## Text passage
Quite who gets their fangs into whom is one of the themes entwined in a more and more labyrinthine plot. Ever since Adam blamed Eve and she sought to blame the serpent, crime has had a wriggling tendency to betray rather than bind its perpetrators. Guber's desirability as a husband increases in direct ratio to his bank balance. And his bank balance improves as he jettisons his jumbling of 20th-century literary classics to strike lucky with a series of banal self-help manuals which have the women and publishers of Brazil falling over themselves to get to their author.

Some of the wittiest elements in Melo's novel lie in Guber's increasingly desperate e-mailed attempts at convincing his editor that each preposterous murder story, turned around in under a week, will be a sure-fire success. Ironically, Melo's writing declines as Guber's takes off. Ever a disciple of the Brazilian psychological thriller writer Rubem Fonseca (allusions to whom litter the text), Melo struggles with the devoted secretary, the good woman who arrives to put Guber's life back on track, and can't really let go of the deadly fascination of the evil Melissa.

## Work instructions
1. Reproduce the part of the book review that opens with the words containing "Some of the" and closes with "the evil Melissa.".
2. Resume the review of Melo's novel, picking up right after its last sentence.

## Material shown

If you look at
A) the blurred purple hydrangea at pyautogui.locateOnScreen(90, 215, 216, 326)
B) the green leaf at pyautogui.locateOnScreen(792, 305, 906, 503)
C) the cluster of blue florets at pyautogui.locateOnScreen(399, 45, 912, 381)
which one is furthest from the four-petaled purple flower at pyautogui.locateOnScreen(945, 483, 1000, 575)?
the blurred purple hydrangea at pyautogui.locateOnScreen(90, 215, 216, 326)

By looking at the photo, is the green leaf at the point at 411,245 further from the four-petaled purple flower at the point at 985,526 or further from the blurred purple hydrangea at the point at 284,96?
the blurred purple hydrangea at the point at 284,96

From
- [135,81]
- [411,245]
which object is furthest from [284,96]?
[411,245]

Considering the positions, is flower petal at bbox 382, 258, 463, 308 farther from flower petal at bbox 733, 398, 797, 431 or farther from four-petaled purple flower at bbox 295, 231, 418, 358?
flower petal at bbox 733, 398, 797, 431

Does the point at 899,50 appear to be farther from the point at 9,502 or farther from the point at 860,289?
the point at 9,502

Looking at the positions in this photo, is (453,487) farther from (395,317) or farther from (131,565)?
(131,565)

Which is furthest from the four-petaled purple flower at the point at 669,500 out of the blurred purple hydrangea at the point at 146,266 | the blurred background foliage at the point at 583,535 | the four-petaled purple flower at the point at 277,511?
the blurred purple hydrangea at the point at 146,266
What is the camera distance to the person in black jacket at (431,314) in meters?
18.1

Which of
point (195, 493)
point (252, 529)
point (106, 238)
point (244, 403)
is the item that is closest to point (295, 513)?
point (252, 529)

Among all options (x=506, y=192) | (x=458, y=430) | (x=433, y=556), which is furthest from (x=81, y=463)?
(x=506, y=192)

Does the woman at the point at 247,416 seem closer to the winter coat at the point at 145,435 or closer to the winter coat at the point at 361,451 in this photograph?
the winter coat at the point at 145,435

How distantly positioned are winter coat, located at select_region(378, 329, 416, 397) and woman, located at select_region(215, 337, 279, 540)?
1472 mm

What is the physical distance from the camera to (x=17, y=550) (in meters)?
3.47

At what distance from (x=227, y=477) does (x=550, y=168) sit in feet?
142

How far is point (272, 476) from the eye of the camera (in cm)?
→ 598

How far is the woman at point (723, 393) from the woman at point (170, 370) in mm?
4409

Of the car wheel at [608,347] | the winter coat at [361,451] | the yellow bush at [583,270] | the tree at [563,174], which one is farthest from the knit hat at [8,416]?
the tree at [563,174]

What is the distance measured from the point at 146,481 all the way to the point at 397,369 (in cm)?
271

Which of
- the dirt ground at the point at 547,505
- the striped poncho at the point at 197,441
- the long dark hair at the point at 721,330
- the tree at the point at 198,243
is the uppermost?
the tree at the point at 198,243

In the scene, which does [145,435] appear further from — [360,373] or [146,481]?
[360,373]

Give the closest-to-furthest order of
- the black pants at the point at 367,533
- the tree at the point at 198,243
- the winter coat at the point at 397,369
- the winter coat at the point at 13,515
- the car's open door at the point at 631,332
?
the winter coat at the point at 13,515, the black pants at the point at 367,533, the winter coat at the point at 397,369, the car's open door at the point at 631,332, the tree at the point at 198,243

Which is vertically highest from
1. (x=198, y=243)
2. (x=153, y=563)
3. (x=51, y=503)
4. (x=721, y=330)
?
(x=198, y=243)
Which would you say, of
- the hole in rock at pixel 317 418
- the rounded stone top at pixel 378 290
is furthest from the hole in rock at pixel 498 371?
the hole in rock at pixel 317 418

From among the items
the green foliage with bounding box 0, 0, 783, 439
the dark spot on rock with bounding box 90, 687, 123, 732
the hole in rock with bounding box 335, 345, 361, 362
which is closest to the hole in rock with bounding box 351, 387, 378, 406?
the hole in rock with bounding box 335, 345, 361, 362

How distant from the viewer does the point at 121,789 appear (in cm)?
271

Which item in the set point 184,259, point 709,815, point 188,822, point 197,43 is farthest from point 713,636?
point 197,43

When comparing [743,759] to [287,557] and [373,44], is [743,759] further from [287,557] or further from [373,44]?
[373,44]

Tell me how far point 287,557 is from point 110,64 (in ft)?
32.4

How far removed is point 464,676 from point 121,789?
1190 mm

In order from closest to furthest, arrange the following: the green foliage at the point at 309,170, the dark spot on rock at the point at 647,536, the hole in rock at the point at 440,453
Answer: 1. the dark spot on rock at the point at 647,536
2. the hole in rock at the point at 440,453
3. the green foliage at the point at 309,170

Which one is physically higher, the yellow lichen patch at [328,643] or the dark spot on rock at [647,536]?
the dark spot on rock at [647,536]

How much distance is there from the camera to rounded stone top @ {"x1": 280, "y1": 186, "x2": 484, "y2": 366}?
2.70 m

## Answers to the problems
1.
Some of the wittiest elements in Melo's novel lie in Guber's increasingly desperate e-mailed attempts at convincing his editor that each preposterous murder story, turned around in under a week, will be a sure-fire success. Ironically, Melo's writing declines as Guber's takes off. Ever a disciple of the Brazilian psychological thriller writer Rubem Fonseca (allusions to whom litter the text), Melo struggles with the devoted secretary, the good woman who arrives to put Guber's life back on track, and can't really let go of the deadly fascination of the evil Melissa.

2.
When Guber assumes a new identity as Joao Areira, his writing is no longer bad but bland. In leaving behind literary plagiarism, Guber/Areira assumes the entirely non- literary activity of manufacturing derivatives of a derivation, alongside the dozens of other New Age Brazilian authors busily cannibalising Dale Carnegie's discredited advice to produce mumbo-jumbo like The Symbiotic Dictionary of Professional Advice.

Once past the awkward masculine jokiness of exhortations to "Give Yourself a Hand", Melo seems to feel she has nowhere new to go, and her novel starts collapsing just as the real snake in the grass is about to be revealed. Perhaps this is because failure is always more interesting than success - certainly than the kind of success that Carnegie and Areira write about. The reader tends to agree with Guber in his first incarnation, drawn to write, as Hamlet puts it: "Of carnal, bloody and unnatural acts / Of accidental judgements, casual slaughters; / Of deaths put on by cunning and forc'd cause", however inadequate he may be to the task, in literature if not in life. And the reader also feels some sympathy with Guber's batty mum, waging a campaign for the Lord Jesus and against local street traders through a megaphone, who breaks off to advise her son to stop reading imported rubbish on the grounds that "books do ruin people, you know."